Reproduce the entire passage on the scoring function, word for word.

**Document passage**
================

The scoring function (`scorer_fn`) compares simulated data to observed data,
producing a set of summary statistics (distances or other metrics) that quantify
the "closeness" of the simulation to the observation.

### Inputs

- **`simdata`**: This is the output list from your `sim_fn`.
- **`obsdata`**: 
This is the observed data provided to the `abc_*` function, which should be in
the same format as the `simdata` list.

### Output

- **List**: 
The function must return a **list**. Each element of this list corresponds to a
*component* of the overall summary statistic used for comparison. Commonly,
these components are distances (e.g., Wasserstein, RMSE) between corresponding
parts of `simdata` and `obsdata`, but they could also be other metrics like
summary moments (mean, variance).
- **Naming**: 
The names of the list elements returned by `scorer_fn` are crucial. They must be
consistent and identifiable, as they are used for weighting (`scoreweights`) and
internal processing.

### Combining Scorer Outputs and Comparison to Observed Scores

1.  **Execution**: 
The `scorer_fn` is called repeatedly within the ABC workflow, once for each
simulation (`simdata`) against the fixed `obsdata`.
2.  **Component Scores**: 
The output of `scorer_fn(simdata, obsdata)` is a list of *component scores*
(e.g., `list(data1 = dist1, data2 = dist2)`).

================

**Data**
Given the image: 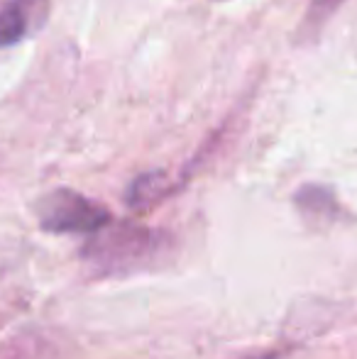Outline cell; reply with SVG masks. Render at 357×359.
Masks as SVG:
<instances>
[{"instance_id": "7a4b0ae2", "label": "cell", "mask_w": 357, "mask_h": 359, "mask_svg": "<svg viewBox=\"0 0 357 359\" xmlns=\"http://www.w3.org/2000/svg\"><path fill=\"white\" fill-rule=\"evenodd\" d=\"M34 215L42 230L57 235H79V232L90 235L113 220L103 203L72 189H54L44 194L34 203Z\"/></svg>"}, {"instance_id": "277c9868", "label": "cell", "mask_w": 357, "mask_h": 359, "mask_svg": "<svg viewBox=\"0 0 357 359\" xmlns=\"http://www.w3.org/2000/svg\"><path fill=\"white\" fill-rule=\"evenodd\" d=\"M174 191L172 181L162 171H147L140 174L125 191V203L135 213H149L154 205H159Z\"/></svg>"}, {"instance_id": "5b68a950", "label": "cell", "mask_w": 357, "mask_h": 359, "mask_svg": "<svg viewBox=\"0 0 357 359\" xmlns=\"http://www.w3.org/2000/svg\"><path fill=\"white\" fill-rule=\"evenodd\" d=\"M294 201L301 213L316 222H335L343 215V205L338 203L333 191H328L325 186H316V184L301 186V191L296 194Z\"/></svg>"}, {"instance_id": "8992f818", "label": "cell", "mask_w": 357, "mask_h": 359, "mask_svg": "<svg viewBox=\"0 0 357 359\" xmlns=\"http://www.w3.org/2000/svg\"><path fill=\"white\" fill-rule=\"evenodd\" d=\"M345 0H311L309 10H306V18H304V29L301 34L309 39L318 37V32L325 27L330 18L338 13V8L343 5Z\"/></svg>"}, {"instance_id": "6da1fadb", "label": "cell", "mask_w": 357, "mask_h": 359, "mask_svg": "<svg viewBox=\"0 0 357 359\" xmlns=\"http://www.w3.org/2000/svg\"><path fill=\"white\" fill-rule=\"evenodd\" d=\"M159 250V235L137 222H113L90 232L83 259L98 274H128L152 262Z\"/></svg>"}, {"instance_id": "3957f363", "label": "cell", "mask_w": 357, "mask_h": 359, "mask_svg": "<svg viewBox=\"0 0 357 359\" xmlns=\"http://www.w3.org/2000/svg\"><path fill=\"white\" fill-rule=\"evenodd\" d=\"M49 18V0H5L0 5V49L18 47Z\"/></svg>"}]
</instances>
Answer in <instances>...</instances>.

================

**Result for this task**
The scoring function (`scorer_fn`) compares simulated data to observed data,
producing a set of summary statistics (distances or other metrics) that quantify
the "closeness" of the simulation to the observation.

### Inputs

- **`simdata`**: This is the output list from your `sim_fn`.
- **`obsdata`**: 
This is the observed data provided to the `abc_*` function, which should be in
the same format as the `simdata` list.

### Output

- **List**: 
The function must return a **list**. Each element of this list corresponds to a
*component* of the overall summary statistic used for comparison. Commonly,
these components are distances (e.g., Wasserstein, RMSE) between corresponding
parts of `simdata` and `obsdata`, but they could also be other metrics like
summary moments (mean, variance).
- **Naming**: 
The names of the list elements returned by `scorer_fn` are crucial. They must be
consistent and identifiable, as they are used for weighting (`scoreweights`) and
internal processing.

### Combining Scorer Outputs and Comparison to Observed Scores

1.  **Execution**: 
The `scorer_fn` is called repeatedly within the ABC workflow, once for each
simulation (`simdata`) against the fixed `obsdata`.
2.  **Component Scores**: 
The output of `scorer_fn(simdata, obsdata)` is a list of *component scores*
(e.g., `list(data1 = dist1, data2 = dist2)`).